I disagree. Some low-brow, non-social content may be replaced. But in a world where content is basically free to make, what matters is distribution. Creators who properly utilize AI tools to make better content faster will be able to build a critical mass of fans. The world of digital media is already one where .01% get all the revenue; AI will exaggerate that dynamic even further.

Furthermore, content is an inherently social experience. There is a reason subreddits form whenever a new artist gets a fanbase. When you experience amazing content, you want to share it.

There is already more content created than we can ever consume. My wife and I have a backlog of movies and TV shows that is hundreds of hours long. We’ll never finish it. Will it matter if AI adds more stuff to that backlog? The ability to break through and require me to pay attention requires a level of fandom and marketing that cheap content can’t match. Expect to consume more from your favorite creators and less from everyone else.

6. Invisible AI will be the most valuable deployment of AI

In my proposal of the AI value chain, I argued, “The most successful AI company of the last 10 years is actually TikTok’s parent company, Bytedance. Their product is short-form entertainment videos, with AI completely in the background, doing the intellectually murky task of selecting the next video to play. Everything in their design, from the simplicity of the interface to the length of the content, is built in service of the AI. It is done to ensure that the product experience is magical. Invisible AI is when a company is powered by AI but never even mentions it. They simply use AI to make something that wasn’t considered possible before, but is entirely delightful.”

AI at mass deployment breaks many of the mental models for how computing works. In pre-AI world, our creative output was scarce and precious. In AI robot world, creative output is infinite and overwhelming. This changes what computing is at a fundamental level—the structure of documents, the purpose of outputs, all of it altered. Think of a digital artist. Is the art the output or the process going into the output? Is the art the prompt someone gives to the AI?

Even something as mundane as file management can be reimagined. The typical file structure is a series of cascading folders.: photos go to July photos, go to the Fourth of July, etc. In a world where AI can generate hundreds of photos every minute, what are you supposed to do? SOOT uses AI to auto-tag images by their components so you can dump them all into a visual space and sort them by their content (as well as time and variety of other attributes).
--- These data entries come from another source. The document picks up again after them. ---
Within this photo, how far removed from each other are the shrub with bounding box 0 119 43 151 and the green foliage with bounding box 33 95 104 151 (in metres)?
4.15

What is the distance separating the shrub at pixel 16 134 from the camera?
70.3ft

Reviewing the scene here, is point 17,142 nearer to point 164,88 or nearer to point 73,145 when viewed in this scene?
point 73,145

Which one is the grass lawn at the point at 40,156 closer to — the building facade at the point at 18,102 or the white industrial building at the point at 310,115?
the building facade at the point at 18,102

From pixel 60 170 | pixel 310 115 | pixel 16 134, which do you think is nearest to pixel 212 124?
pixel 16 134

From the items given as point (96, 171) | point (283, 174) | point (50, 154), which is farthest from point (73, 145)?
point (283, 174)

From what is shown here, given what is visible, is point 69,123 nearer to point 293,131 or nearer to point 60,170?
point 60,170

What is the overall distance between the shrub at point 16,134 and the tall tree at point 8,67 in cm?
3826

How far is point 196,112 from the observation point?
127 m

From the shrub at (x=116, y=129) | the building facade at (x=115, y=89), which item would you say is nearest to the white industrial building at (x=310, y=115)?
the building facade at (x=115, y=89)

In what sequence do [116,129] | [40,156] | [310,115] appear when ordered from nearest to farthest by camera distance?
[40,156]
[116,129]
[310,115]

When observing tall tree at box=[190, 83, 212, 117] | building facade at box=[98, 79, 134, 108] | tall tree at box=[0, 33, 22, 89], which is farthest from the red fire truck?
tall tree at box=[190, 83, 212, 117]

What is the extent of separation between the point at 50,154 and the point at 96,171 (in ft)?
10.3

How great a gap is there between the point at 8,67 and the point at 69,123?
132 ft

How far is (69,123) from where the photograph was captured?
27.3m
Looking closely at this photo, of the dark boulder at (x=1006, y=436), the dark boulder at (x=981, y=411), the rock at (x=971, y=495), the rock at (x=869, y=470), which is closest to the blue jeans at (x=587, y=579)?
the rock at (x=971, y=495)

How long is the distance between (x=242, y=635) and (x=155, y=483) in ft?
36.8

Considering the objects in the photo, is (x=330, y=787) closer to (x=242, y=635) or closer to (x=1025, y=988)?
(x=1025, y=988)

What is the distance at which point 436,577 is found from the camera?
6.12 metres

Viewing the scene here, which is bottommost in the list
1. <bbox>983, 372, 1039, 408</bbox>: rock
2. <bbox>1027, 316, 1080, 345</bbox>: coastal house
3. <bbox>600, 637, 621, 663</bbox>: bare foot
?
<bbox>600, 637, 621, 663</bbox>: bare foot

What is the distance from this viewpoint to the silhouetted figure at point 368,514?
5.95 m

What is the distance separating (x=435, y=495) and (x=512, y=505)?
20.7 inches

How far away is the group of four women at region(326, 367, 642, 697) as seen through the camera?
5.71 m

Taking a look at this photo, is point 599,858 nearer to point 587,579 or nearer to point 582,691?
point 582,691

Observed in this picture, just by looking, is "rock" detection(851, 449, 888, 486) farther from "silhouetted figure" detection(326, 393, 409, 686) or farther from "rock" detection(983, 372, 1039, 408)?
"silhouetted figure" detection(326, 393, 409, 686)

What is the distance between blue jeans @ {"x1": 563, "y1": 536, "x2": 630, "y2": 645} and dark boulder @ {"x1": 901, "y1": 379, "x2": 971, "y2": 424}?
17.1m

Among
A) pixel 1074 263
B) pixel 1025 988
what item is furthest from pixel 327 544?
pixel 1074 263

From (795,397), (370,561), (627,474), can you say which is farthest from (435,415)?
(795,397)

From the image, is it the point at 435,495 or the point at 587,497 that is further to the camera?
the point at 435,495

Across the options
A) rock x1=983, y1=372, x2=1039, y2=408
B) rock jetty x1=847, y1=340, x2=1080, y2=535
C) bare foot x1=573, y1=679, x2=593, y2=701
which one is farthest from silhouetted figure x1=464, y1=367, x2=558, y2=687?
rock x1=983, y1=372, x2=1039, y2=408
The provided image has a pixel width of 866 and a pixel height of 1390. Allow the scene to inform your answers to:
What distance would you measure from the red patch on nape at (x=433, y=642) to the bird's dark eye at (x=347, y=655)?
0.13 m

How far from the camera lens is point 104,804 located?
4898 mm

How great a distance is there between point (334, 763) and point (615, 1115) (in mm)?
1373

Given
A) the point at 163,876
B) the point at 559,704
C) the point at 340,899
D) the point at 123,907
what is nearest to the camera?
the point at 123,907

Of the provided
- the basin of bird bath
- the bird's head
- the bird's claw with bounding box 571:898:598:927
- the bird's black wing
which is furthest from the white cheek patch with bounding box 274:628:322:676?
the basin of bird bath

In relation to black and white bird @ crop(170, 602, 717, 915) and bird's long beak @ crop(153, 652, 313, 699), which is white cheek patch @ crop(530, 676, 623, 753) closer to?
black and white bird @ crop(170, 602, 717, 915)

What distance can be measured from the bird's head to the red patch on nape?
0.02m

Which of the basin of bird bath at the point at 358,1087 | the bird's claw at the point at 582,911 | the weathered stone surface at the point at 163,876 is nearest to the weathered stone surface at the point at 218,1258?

For example, you can look for swimming pictures…

...and the AI will find and sort them into the ones most like your description.

Lots of companies do this, but it’s even cooler when you mix those search capabilities with generative AI. Let’s say you were looking to create a new arrow icon and had a reference image. Click on it and, in the modify field, write that you’re looking for an arrow in the style of Virgil Abloh.

The AI will create a bunch of variations.

Contrast this with the previous process of file management and image creation, where designers would flip back and forth between Figma, Photoshop, and Dropbox just to manage a few images.

This product is something that is only possible with AI. I don’t know what all of the startups will look like, but when you mix an invisible AI backend with AI generative capabilities, magic can happen. AI products can’t simply be model-deployed to existing use cases. AI products win when they enable entire new modalities of digital interactions. 

This may all be pointless

These startups, these games of productivity software, matter, because they lay the bedrock for how we approach building AI for the next 10 years. We’re in the formative period. The frontlines of the future are happening right in front of us. 

You’ll note that I didn’t mention the singularity or artificial general intelligence—ideas that are worthy of their own piece. If or when AGI occurs, it will be the most important technology mankind has ever invented. It also may render everything I ever wrote on this topic entirely moot.